New artificial intelligence models from Openai more hallucinations
Openai’s O3 and O4-MINI AI models have been launched recently It is modern in many respects. However, the new models are still hallucinations, or make things – in fact, they are hallucinations more Of many old models in Openai.
Halosa has proven to be one of the biggest and most difficult problems that must be solved in artificial intelligence, which affects Even the best performance systems today. Historically, every new model has improved slightly in the hallucinations department, which is a hallucinated less than its predecessor. But this does not seem to be the case for O3 and O4-MINI.
According to the internal tests of Openai, O3 and O4-MINI, which are alleged thinking models, hallucinations Often From the previous thinking models of the company-O1, O1-MINI and O3-MINI-as well as the “non-escalating”, “non-escalating” models, such as GPT-4O.

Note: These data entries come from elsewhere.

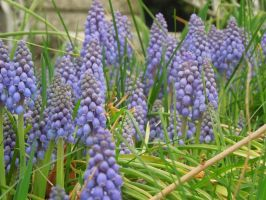 Grape Hyacinths by morningstarskid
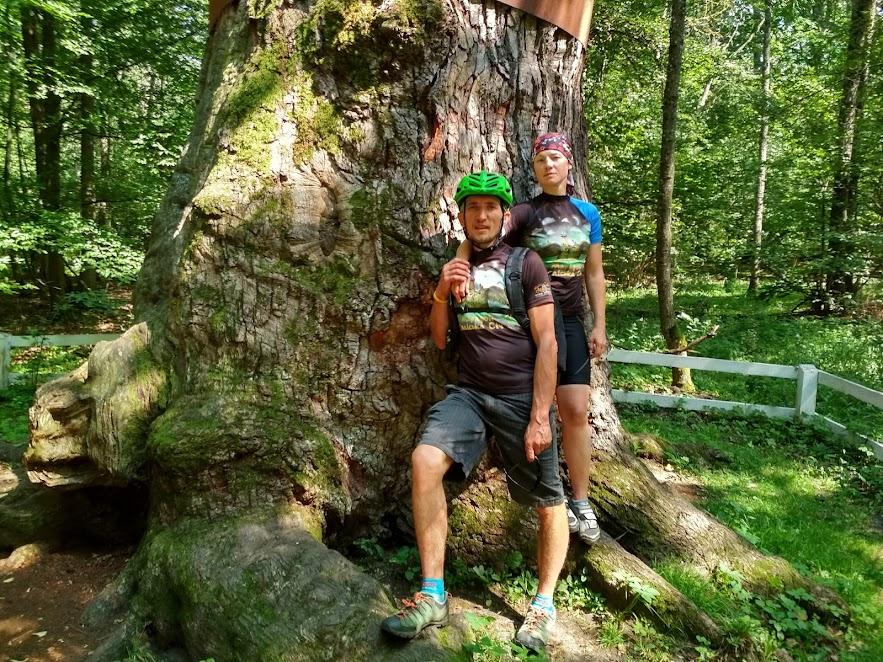 ми і Юзефінський дуб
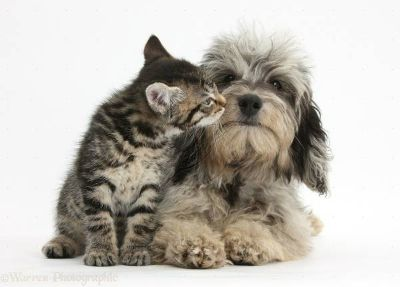 FurryTalez Pet-sitting  Quality Pet Care  Reasonable Rates  (Victoria and area)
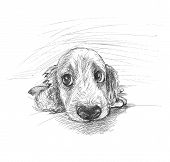 Cute Puppy Sketch poster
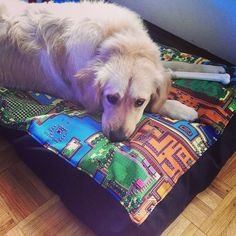 CUSTOM Geek Dog Bed Duvet by GoFollowRabbits on Etsy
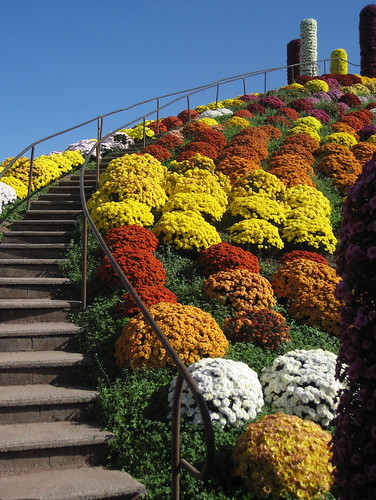 stairway to mums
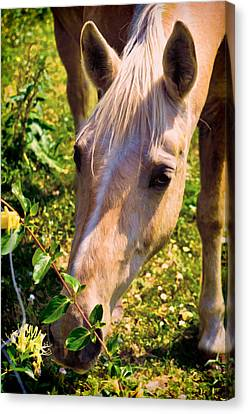Curious Palomino Canvas Print by Sandi OReilly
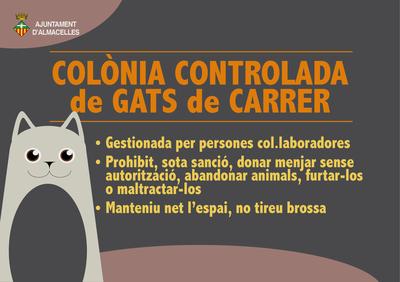 Colònia controlada  de gats de carrer
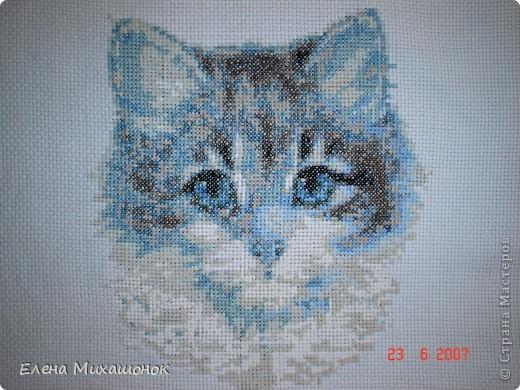 Вот такие подушечки для нашей Катюшечки))) фото 3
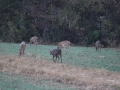 Deer on property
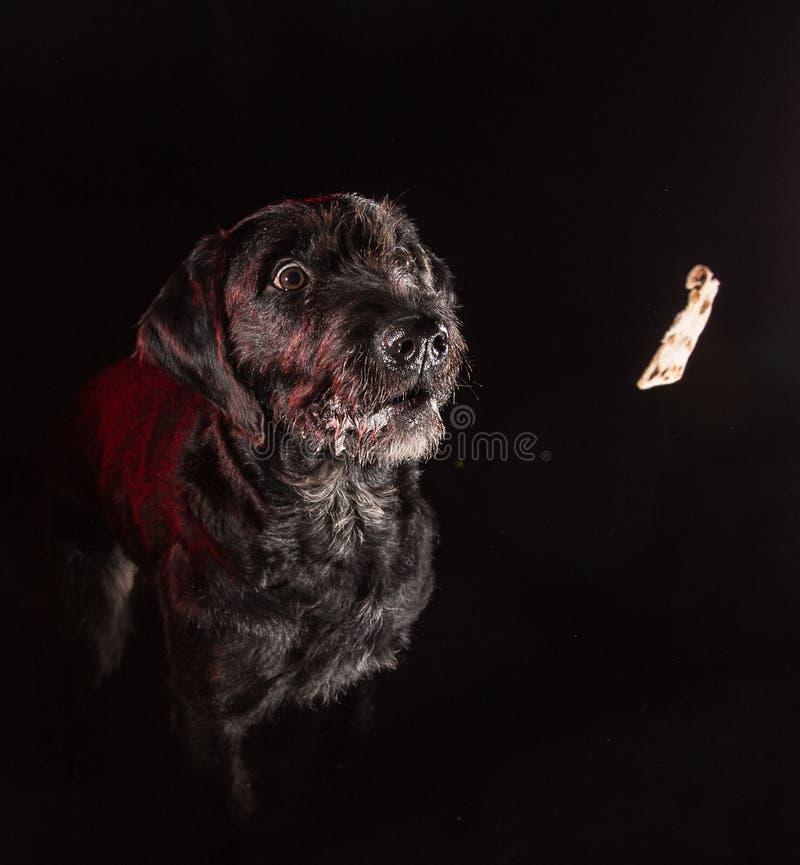 Cão engraçado preto que come o alimento fotografia de stock royalty free
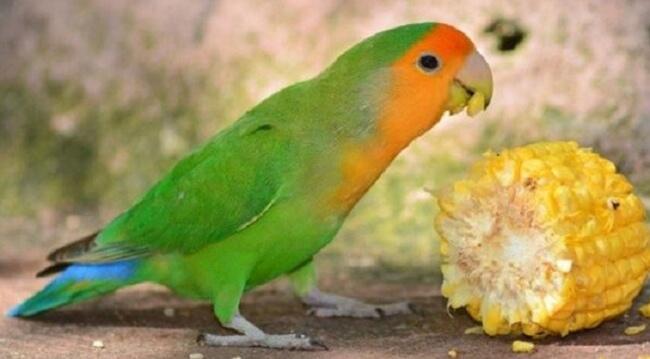 makanan tambahan untuk budidaya ternak lovebird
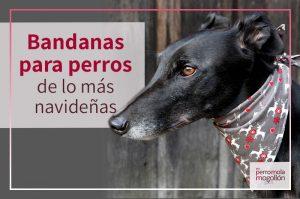 Bandanas navideñas para que tu perro mole estas navidades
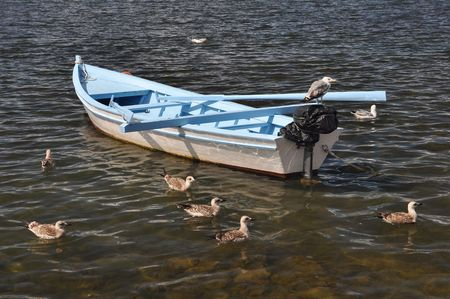 anchoring: small white fishing boat anchoring in shallow water, several sea-gukks Stock Photo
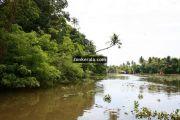 Kumarakom lake photos 2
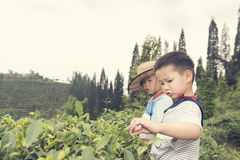 Children pluck tea leaves Royalty Free Stock Photography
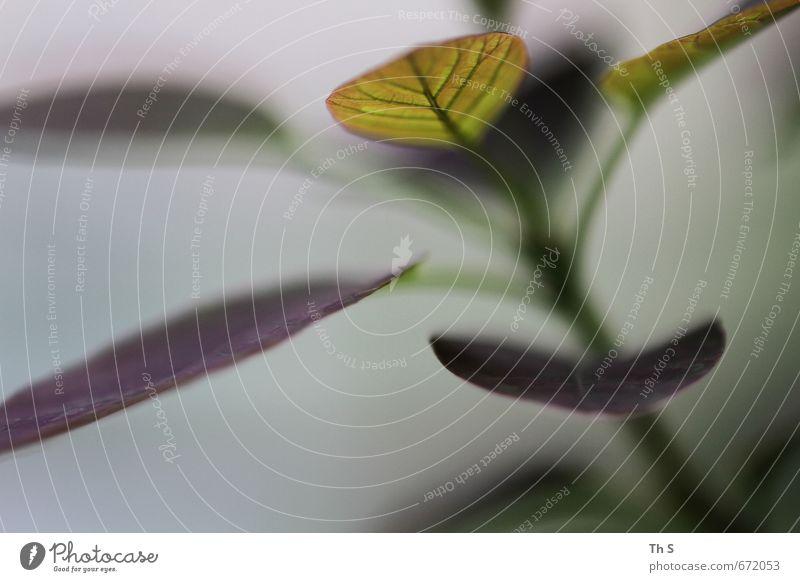 Blatt Natur schön Pflanze ruhig Umwelt Leben Gesundheit Zufriedenheit authentisch ästhetisch einzigartig Blühend Wellness Gelassenheit nah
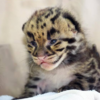 A lucky zoo has just welcomed these beautiful endangered clouded leopard kittens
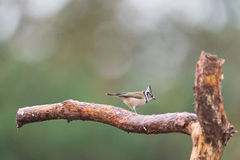 Crested tit on branche Stock Photography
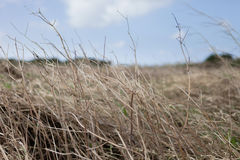 Trockenes Graslandgras Lizenzfreie Stockfotografie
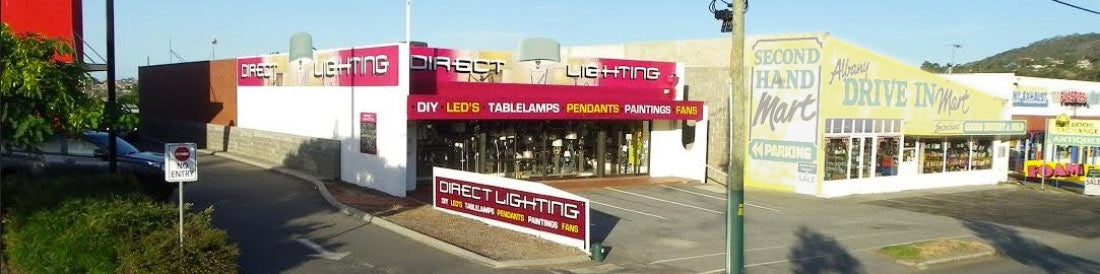 photo of the Direct Lighting store front in Albany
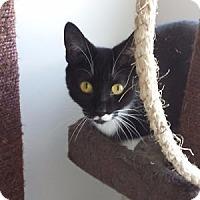 Adopt A Pet :: Riva - Orillia, ON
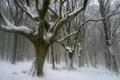 Картинка осень, лес, снег, деревья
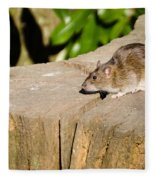 Brown Rat On Log Fleece Blanket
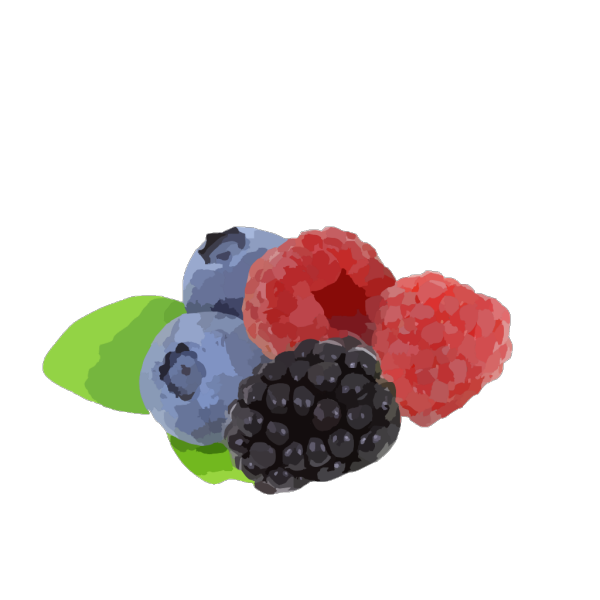 Apple Coloring Fruit PNG Clip art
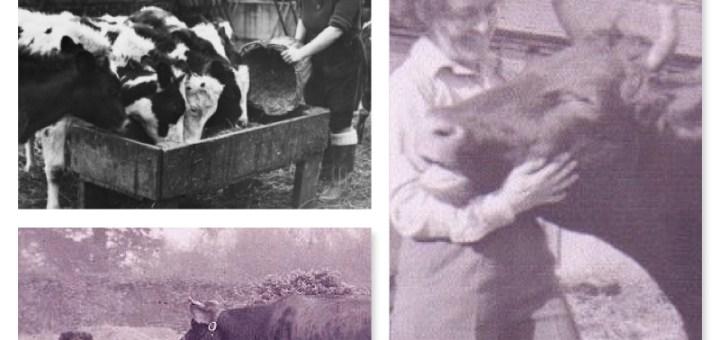 November Monthly Farming Activity: Feeding Livestock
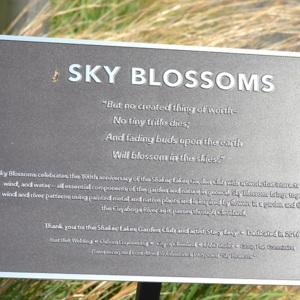 Sky Blossoms Plaque.JPG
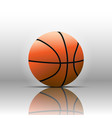 basketball isolate on white background vector image vector image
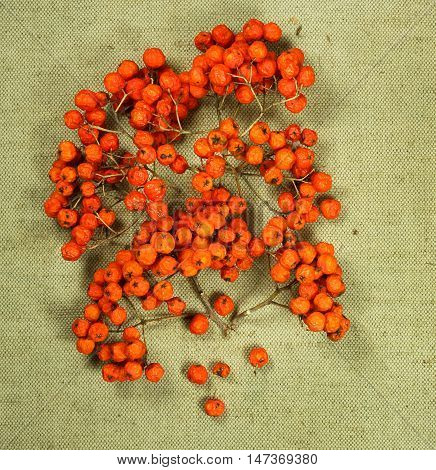 Rowan rowanberry. Dried herbs for use in alternative medicine spa herbal cosmetics herbal medicine preparing infusions decoctions tinctures powders ointments butter tea bath.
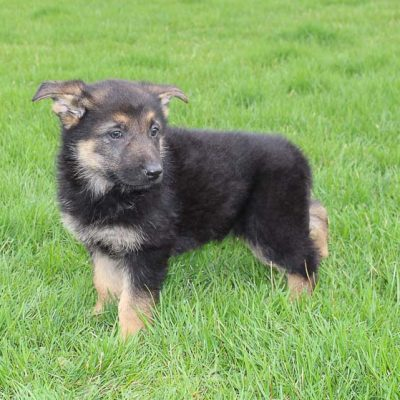 Becky: Female AKC German Shepherd puppy for sale in Millersburg, IN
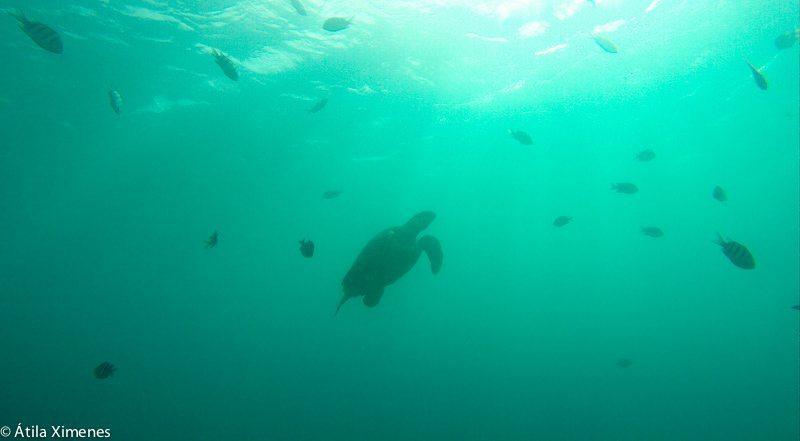 onde-mergulhar-em-barbados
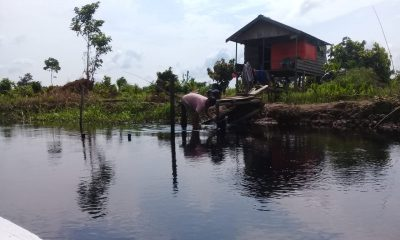 Taman Hutan Rakyat Orang Kayo Hitam Jambi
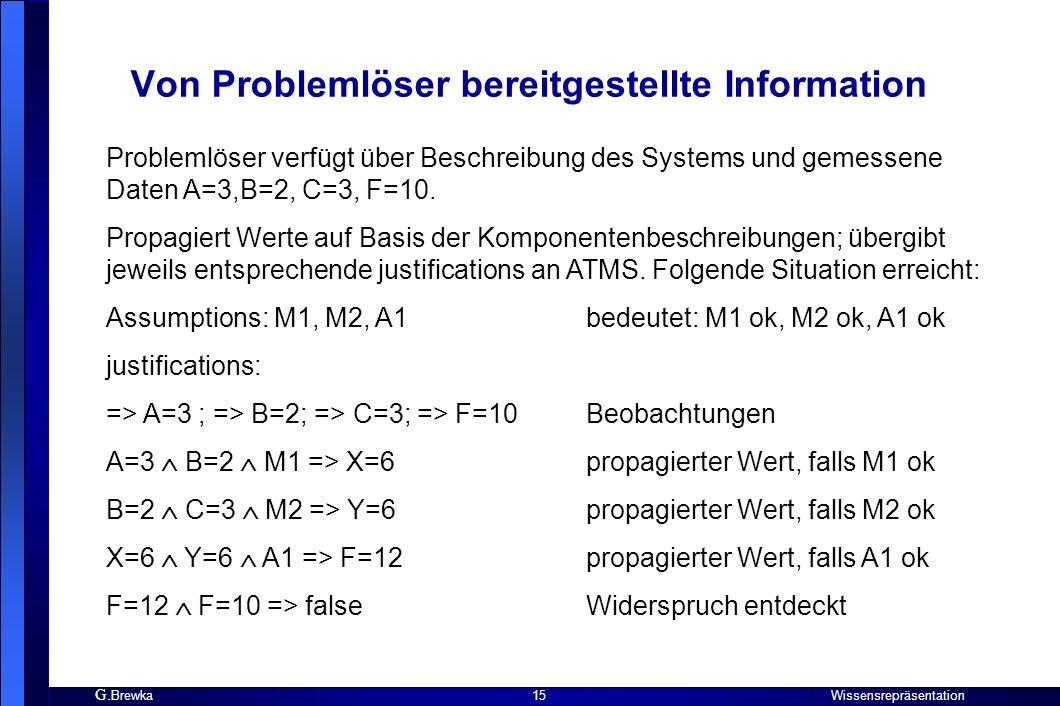 Von Problemlöser bereitgestellte Information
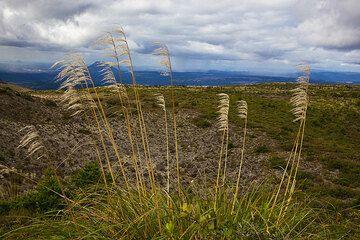 Panorama over the Taupo volcanic zone seen from the rim of Tarawera volcano (Photo: Tom Pfeiffer)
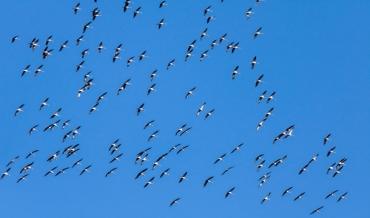 Buchankündigung: Das große Buch des Vogelzugs
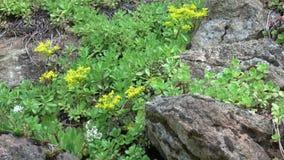 Bloeiende rotstuin in de lente Bloemen die over rotsvormingen bloeien in park stock videobeelden
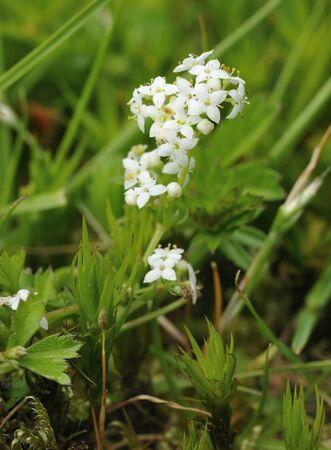 Heath Bedstraw - Galium saxatile Growing among moss & grass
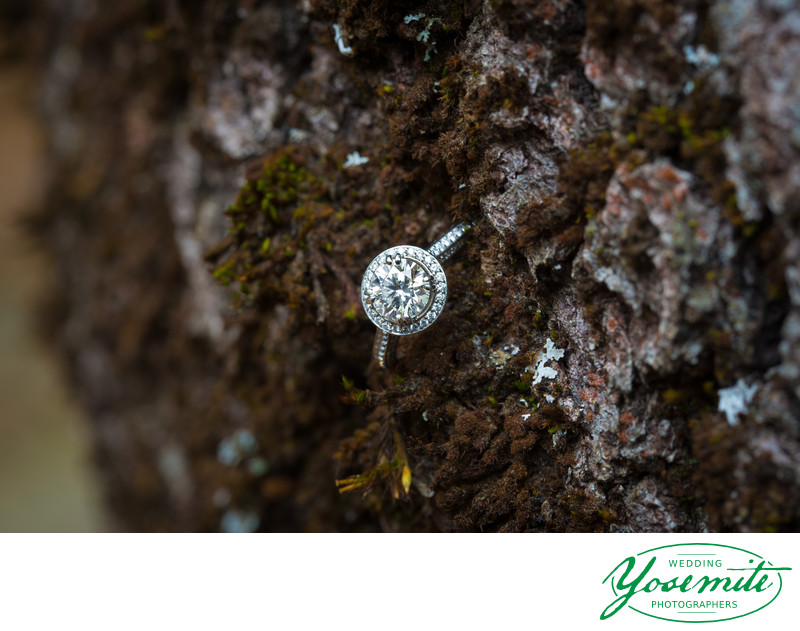 Bride's Engagement Ring in bark at Majestic Yosemite Hotel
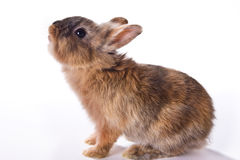 Curious little rabbit Royalty Free Stock Images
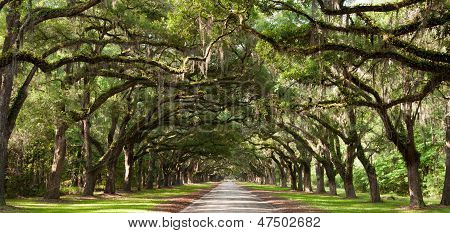 Oak Tunnel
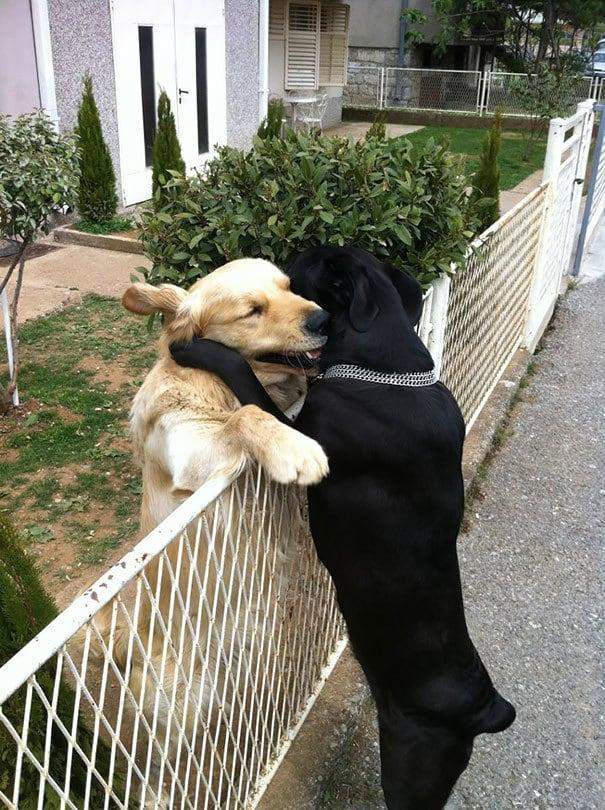 Собака Hug
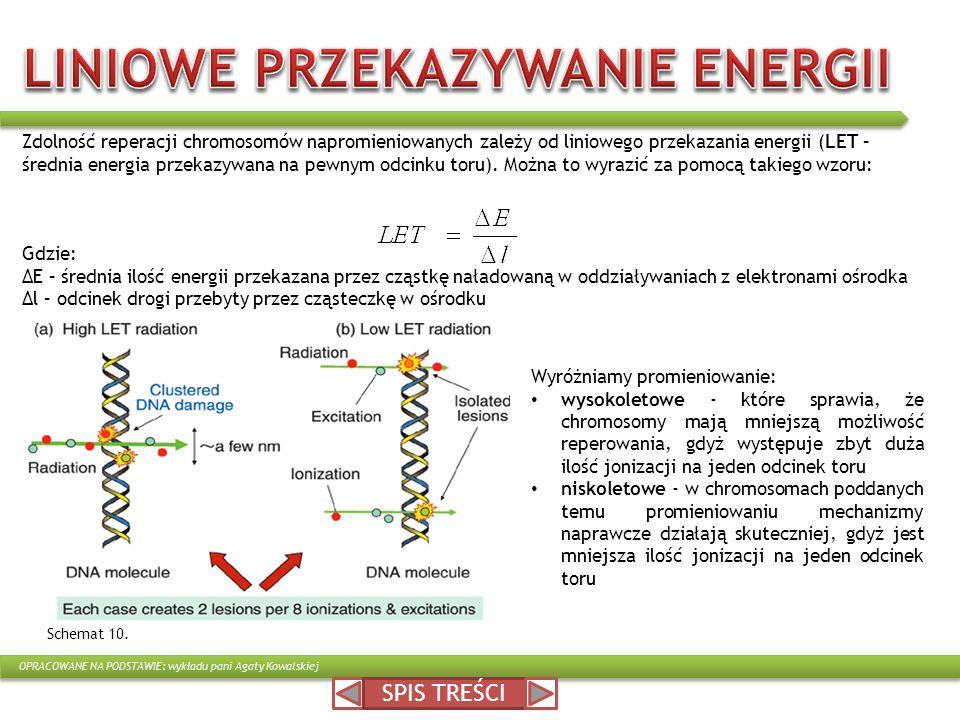 SPIS TREŚCI Zdolność reperacji chromosomów napromieniowanych zależy od liniowego przekazania energii (LET – średnia energia przekazywana na pewnym odc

Perhaps more about, Chatgpt maker does not really know why it occurs.
In its technical report to O3 and O4-MiniOpenai writes that “more research is needed” to understand a reason for hallucinations because it puts thinking models. O3 and O4-MINI performance in some areas, including tasks related to coding and mathematics. But since they “make more claims in general”, it often leads to “more accurate claims in addition to inaccurate/concrete claims, according to the report.
Openai found that o3 hallucinations in response to 33 % of questions on PersonQa, the company’s inner standard to measure the accuracy of the form of the model about people. This is almost twice the hallucinations for previous thinking models in Openai, O1 and O3-MINI, which recorded 16 % and 14.8 %, respectively. O4-MINI was not worse on Personqa-Hellus 48 % of time.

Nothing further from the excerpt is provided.